Exercise instructions | Could you restate the part of the records that opens with the line containing "In the snapshot" and closes with the line containing "520 millimetres", with "tripod leg" swapped for "tripod foot" and everything else unchanged?

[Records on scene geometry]
= = = =

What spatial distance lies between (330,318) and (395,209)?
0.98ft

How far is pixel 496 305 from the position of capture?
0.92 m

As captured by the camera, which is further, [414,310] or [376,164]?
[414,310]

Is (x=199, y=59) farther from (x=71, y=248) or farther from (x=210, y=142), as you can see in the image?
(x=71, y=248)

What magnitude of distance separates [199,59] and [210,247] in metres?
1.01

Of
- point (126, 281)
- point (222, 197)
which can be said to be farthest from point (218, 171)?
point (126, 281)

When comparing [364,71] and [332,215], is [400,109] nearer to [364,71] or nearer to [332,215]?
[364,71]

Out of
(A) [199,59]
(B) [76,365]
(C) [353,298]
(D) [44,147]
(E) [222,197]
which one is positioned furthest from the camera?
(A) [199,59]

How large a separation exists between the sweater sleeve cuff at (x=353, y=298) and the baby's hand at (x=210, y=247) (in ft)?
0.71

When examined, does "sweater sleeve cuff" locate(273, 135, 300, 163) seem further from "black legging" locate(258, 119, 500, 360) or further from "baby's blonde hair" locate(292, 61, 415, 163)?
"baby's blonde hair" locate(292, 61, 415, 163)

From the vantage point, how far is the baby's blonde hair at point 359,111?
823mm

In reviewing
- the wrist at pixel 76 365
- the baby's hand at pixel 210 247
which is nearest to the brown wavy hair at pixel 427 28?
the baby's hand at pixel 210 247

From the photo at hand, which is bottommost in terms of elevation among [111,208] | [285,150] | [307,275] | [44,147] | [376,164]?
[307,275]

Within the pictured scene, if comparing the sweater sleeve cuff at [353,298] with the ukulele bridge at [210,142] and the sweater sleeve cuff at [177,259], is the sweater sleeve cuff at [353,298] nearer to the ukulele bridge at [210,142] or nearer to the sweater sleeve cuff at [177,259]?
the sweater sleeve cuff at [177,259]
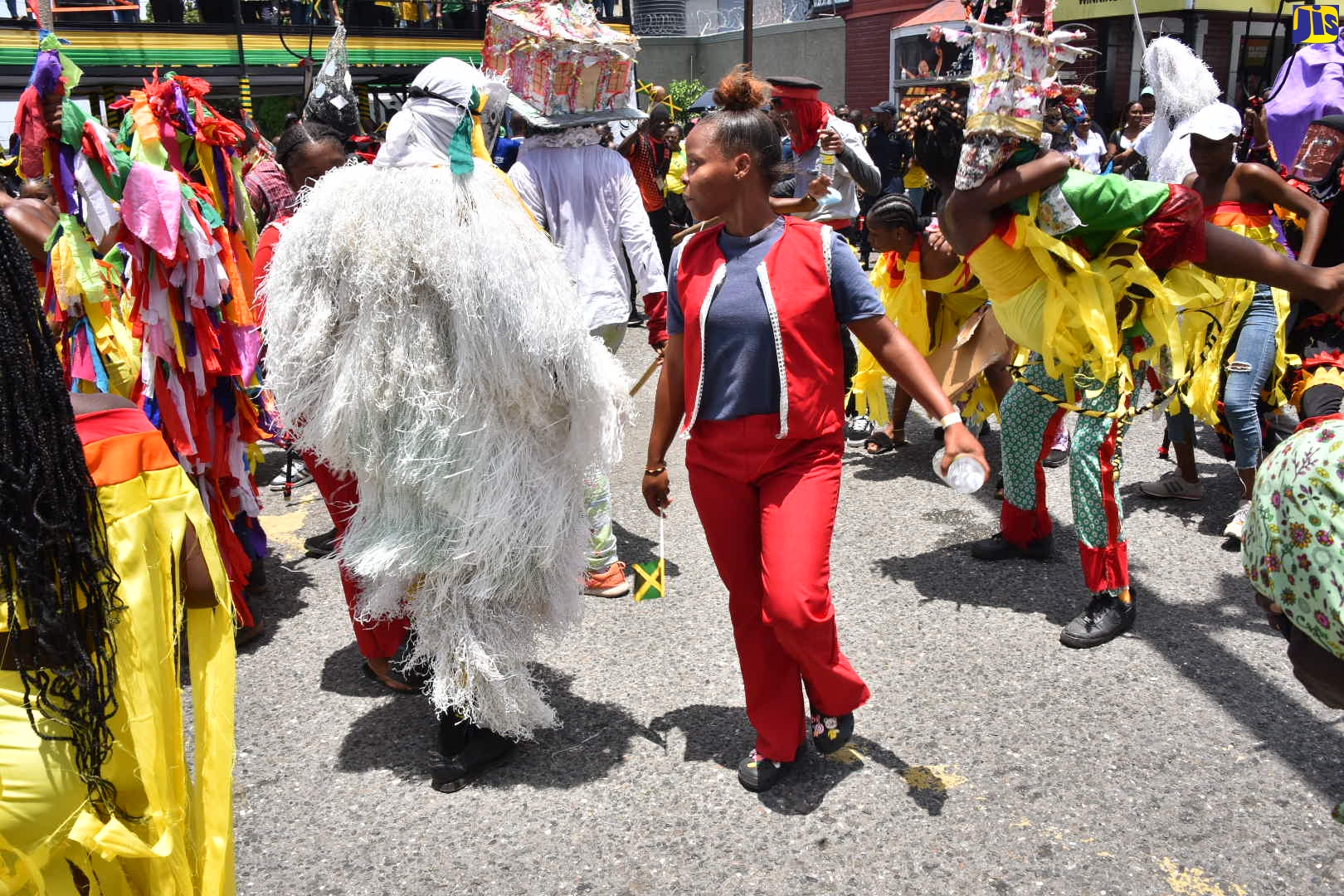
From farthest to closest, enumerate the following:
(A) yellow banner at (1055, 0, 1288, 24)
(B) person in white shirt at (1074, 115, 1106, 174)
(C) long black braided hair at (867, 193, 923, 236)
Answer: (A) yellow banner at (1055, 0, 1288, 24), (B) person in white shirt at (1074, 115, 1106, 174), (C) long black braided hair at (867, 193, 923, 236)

= = = =

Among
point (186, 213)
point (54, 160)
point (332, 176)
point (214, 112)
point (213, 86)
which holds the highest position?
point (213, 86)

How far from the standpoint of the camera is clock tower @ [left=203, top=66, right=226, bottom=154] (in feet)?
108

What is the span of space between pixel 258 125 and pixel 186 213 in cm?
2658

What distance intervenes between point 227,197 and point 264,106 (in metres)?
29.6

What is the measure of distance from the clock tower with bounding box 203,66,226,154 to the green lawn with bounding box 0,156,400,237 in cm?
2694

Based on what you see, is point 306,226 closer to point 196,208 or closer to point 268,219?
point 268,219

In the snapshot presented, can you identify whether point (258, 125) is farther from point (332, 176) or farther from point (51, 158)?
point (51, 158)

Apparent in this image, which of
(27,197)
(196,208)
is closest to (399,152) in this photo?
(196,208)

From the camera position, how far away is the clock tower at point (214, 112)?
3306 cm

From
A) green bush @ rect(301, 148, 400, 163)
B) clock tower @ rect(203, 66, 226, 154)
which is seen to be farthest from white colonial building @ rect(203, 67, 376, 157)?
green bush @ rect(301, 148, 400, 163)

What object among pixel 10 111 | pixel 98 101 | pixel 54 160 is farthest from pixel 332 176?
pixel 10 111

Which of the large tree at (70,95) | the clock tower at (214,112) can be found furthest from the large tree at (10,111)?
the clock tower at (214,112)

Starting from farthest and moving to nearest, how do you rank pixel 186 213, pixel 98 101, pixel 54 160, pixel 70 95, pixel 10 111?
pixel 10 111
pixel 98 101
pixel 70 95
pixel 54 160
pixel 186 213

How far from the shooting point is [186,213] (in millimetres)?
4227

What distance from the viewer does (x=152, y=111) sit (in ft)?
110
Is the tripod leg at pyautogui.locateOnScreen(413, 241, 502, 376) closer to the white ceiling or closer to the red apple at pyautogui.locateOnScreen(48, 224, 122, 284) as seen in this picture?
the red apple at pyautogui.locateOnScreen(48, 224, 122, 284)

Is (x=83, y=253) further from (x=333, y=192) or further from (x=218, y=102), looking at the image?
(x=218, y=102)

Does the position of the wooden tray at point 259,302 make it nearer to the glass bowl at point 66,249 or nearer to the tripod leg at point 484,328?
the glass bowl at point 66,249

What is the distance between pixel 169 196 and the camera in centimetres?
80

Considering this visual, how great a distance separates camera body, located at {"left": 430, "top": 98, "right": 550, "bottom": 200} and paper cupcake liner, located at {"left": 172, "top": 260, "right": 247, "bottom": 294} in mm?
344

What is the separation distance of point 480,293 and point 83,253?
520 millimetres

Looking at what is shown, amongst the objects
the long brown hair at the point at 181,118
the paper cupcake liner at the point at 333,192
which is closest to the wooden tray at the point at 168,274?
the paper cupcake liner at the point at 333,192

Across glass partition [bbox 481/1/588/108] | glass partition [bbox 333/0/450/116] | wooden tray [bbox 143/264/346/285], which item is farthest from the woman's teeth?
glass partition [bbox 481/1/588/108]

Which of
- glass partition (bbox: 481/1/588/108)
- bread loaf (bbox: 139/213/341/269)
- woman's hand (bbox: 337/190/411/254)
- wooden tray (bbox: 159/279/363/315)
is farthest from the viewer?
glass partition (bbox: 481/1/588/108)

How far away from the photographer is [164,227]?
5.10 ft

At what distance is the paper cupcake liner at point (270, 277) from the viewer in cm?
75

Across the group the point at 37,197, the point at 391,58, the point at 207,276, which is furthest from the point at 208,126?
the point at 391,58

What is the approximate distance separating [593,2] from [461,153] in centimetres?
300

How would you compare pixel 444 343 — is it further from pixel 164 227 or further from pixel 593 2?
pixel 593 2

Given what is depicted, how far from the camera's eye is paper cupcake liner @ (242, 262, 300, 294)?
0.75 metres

= = = =

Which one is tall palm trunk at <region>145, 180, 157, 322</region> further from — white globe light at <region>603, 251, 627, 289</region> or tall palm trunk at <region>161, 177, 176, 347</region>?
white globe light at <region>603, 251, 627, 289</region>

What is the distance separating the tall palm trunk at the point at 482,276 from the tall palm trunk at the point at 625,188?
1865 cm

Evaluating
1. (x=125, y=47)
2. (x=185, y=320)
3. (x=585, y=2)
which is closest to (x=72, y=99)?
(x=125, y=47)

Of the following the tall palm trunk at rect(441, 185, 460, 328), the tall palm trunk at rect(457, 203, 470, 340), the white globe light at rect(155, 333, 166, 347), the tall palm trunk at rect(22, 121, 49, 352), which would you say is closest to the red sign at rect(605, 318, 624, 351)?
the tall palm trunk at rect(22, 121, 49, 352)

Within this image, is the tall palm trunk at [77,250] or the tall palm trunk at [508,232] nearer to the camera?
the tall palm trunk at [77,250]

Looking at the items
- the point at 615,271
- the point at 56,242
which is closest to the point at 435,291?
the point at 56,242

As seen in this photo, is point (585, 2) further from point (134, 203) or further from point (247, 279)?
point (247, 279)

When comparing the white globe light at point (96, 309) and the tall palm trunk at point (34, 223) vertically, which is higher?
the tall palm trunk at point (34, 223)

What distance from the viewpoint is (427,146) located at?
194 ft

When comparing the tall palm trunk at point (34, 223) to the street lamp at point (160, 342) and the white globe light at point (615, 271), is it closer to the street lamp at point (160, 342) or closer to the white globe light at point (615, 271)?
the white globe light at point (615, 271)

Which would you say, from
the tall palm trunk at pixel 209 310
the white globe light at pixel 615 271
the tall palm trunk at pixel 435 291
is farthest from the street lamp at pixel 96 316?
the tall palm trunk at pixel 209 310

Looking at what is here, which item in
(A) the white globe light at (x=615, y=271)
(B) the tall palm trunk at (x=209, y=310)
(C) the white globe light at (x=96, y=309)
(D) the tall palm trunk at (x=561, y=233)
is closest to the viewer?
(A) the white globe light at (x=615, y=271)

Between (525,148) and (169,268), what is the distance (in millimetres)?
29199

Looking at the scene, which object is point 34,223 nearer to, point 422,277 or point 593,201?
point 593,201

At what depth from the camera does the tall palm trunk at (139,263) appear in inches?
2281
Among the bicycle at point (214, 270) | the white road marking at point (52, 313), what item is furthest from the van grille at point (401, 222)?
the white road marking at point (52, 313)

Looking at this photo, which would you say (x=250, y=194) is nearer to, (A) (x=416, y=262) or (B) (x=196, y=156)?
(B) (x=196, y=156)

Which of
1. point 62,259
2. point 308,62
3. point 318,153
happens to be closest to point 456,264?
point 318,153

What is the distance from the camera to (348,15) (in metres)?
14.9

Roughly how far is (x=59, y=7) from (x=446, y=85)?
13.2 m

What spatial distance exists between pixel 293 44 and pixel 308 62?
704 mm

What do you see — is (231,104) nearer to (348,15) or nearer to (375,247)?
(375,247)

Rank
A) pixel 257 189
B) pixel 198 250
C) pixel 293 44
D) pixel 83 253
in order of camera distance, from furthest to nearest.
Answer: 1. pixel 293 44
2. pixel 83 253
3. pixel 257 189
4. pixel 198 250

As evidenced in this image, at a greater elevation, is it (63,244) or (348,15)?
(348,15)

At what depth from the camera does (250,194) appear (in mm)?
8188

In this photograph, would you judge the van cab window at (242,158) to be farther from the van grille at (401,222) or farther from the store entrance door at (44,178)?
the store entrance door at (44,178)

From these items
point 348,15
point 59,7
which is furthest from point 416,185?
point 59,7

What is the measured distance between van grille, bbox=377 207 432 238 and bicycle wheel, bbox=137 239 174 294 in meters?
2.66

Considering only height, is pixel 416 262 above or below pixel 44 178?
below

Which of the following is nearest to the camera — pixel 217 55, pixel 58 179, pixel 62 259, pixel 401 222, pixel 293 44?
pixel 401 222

= = = =

Exercise solution |
In the snapshot presented, can you identify whether point (258, 125) is farther from point (332, 176) or farther from point (51, 158)?
point (51, 158)

Apparent in this image, which of
(27,197)
(196,208)
is closest to (399,152) in this photo?
(196,208)

From the camera position, how far away is the clock tower at point (214, 112)?
3306 cm

From
A) green bush @ rect(301, 148, 400, 163)
B) clock tower @ rect(203, 66, 226, 154)
which is seen to be farthest from white colonial building @ rect(203, 67, 376, 157)?
green bush @ rect(301, 148, 400, 163)

What object among pixel 10 111 | pixel 98 101 | pixel 54 160 is farthest from pixel 332 176?
pixel 10 111

Which of the large tree at (70,95) | the clock tower at (214,112) can be found furthest from the large tree at (10,111)?
the clock tower at (214,112)

Starting from farthest and moving to nearest, how do you rank pixel 186 213, pixel 98 101, pixel 54 160, pixel 70 95, pixel 10 111?
pixel 10 111
pixel 98 101
pixel 70 95
pixel 54 160
pixel 186 213

How far from the shooting point is [186,213] (in millimetres)?
4227

What distance from the viewer does (x=152, y=111) sit (in ft)?
110
Is the tripod foot at pyautogui.locateOnScreen(413, 241, 502, 376) closer to the white ceiling or closer to the red apple at pyautogui.locateOnScreen(48, 224, 122, 284) as seen in this picture?
the red apple at pyautogui.locateOnScreen(48, 224, 122, 284)

Is (x=83, y=253) further from (x=333, y=192) or further from (x=218, y=102), looking at the image?
(x=218, y=102)

Does the position of the wooden tray at point 259,302 make it nearer to the glass bowl at point 66,249 or nearer to the tripod foot at point 484,328?
the glass bowl at point 66,249

What is the distance between pixel 169 196 and the camera in centimetres?
80

Considering this visual, how great a distance separates camera body, located at {"left": 430, "top": 98, "right": 550, "bottom": 200} and paper cupcake liner, located at {"left": 172, "top": 260, "right": 247, "bottom": 294} in mm?
344

What is the separation distance of point 480,293 and point 83,253?
520 millimetres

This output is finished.